Dr. Stan explains further: "Persistent hypocalcemia should lead to investigation of magnesium levels and their appropriate correction when necessary. If both thyroid disease and primary hyperparathyroidism were addressed surgically, the syndrome of hungry bones should be considered when PTH levels are appropriately elevated for the degree of hypocalcemia.
"Future management of severe postoperative hypocalcemia may also include teriparatide, which is a synthetic recombinant PTH 1-34 peptide given as a subcutaneous injection. Potential advantages of teriparatide in this clinical setting include rapid correction of hypocalcemia with symptoms reduction, decreased need for intravenous calcium use, and shortened duration of hospitalizations.
"Teriparatide therapy is also likely to reduce hypercalciuria and the need for large amounts of calcium and calcitriol. Currently, we have an ongoing prospective study evaluating the effects of teriparatide on postthyroidectomy hypocalcemia."
Dr. Richards concludes: "The goal of calcium and vitamin D supplementation is to have the patient asymptomatic while keeping the serum calcium level just below or at the low end of normal. Hypercalciuria should also be avoided, which can be done by adding hydrochlorothiazide when oral calcium supplementation requirements are greater than 3 g of elemental calcium per day.
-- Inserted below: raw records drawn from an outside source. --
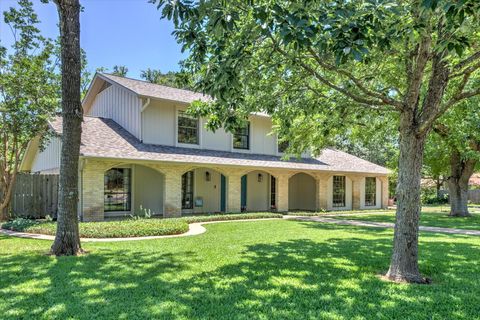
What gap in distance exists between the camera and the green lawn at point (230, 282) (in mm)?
4695

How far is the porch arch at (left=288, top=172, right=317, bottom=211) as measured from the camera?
23609 mm

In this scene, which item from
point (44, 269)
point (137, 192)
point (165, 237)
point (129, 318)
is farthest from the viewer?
point (137, 192)

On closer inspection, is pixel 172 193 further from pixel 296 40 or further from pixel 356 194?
pixel 356 194

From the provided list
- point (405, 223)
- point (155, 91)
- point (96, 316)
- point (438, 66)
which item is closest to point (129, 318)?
point (96, 316)

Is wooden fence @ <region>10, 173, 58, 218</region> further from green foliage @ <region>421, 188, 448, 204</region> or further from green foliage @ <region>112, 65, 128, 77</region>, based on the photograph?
green foliage @ <region>421, 188, 448, 204</region>

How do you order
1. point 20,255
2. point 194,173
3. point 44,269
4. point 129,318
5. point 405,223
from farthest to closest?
point 194,173 → point 20,255 → point 44,269 → point 405,223 → point 129,318

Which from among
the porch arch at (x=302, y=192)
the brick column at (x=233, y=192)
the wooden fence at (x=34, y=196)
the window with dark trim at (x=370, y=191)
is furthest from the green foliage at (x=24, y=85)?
the window with dark trim at (x=370, y=191)

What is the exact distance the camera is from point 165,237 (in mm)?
11234

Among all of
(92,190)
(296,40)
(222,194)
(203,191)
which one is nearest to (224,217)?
(203,191)

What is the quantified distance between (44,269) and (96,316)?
2.92 metres

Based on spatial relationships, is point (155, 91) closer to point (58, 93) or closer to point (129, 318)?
point (58, 93)

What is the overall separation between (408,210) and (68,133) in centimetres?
693

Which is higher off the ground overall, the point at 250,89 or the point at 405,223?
the point at 250,89

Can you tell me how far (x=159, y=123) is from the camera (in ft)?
56.6
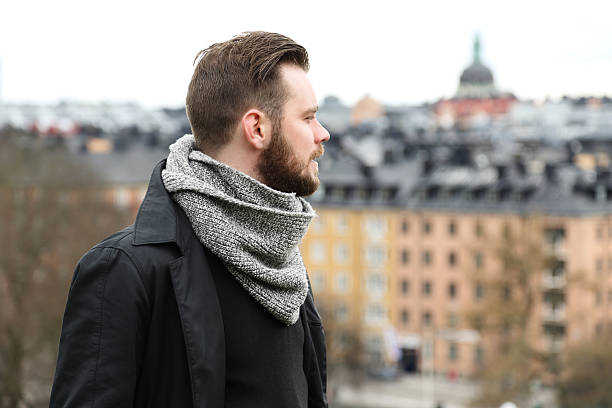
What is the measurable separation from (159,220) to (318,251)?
57.3 metres

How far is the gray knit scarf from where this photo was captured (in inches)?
93.7

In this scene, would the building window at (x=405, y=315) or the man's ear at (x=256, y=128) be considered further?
the building window at (x=405, y=315)

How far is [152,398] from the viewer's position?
228cm

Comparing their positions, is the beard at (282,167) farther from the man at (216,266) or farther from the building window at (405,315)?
the building window at (405,315)

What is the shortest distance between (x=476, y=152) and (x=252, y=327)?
214 ft

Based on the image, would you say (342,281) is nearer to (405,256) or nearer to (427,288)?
(405,256)

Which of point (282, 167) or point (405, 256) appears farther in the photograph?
point (405, 256)

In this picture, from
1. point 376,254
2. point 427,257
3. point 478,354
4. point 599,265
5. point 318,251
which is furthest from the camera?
point 318,251

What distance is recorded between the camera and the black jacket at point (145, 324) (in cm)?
220

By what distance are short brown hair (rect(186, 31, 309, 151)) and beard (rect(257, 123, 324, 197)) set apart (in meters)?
0.05

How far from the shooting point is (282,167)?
8.12 ft

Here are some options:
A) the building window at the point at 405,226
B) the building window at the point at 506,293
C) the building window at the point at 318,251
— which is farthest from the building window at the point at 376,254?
the building window at the point at 506,293

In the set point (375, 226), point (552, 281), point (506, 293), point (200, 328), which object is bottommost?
point (552, 281)

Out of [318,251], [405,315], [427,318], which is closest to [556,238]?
[427,318]
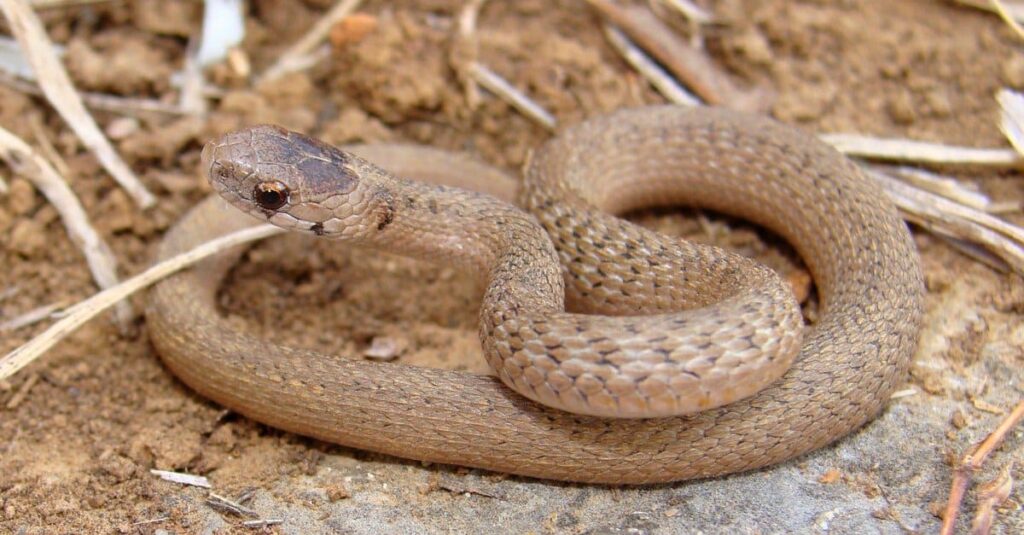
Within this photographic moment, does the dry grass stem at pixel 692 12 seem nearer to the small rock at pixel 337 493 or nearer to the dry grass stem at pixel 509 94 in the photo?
the dry grass stem at pixel 509 94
"These patients should be routinely monitored to avoid hypercalcemia when the parathyroid glands recover, which may take anywhere from several days to several months. Most patients have normal parathyroid function within two weeks. The diagnosis of permanent hypoparathyroidism should be considered when vitamin D and calcium supplementation is still required to maintain a normal serum calcium concentration more than six months postoperatively."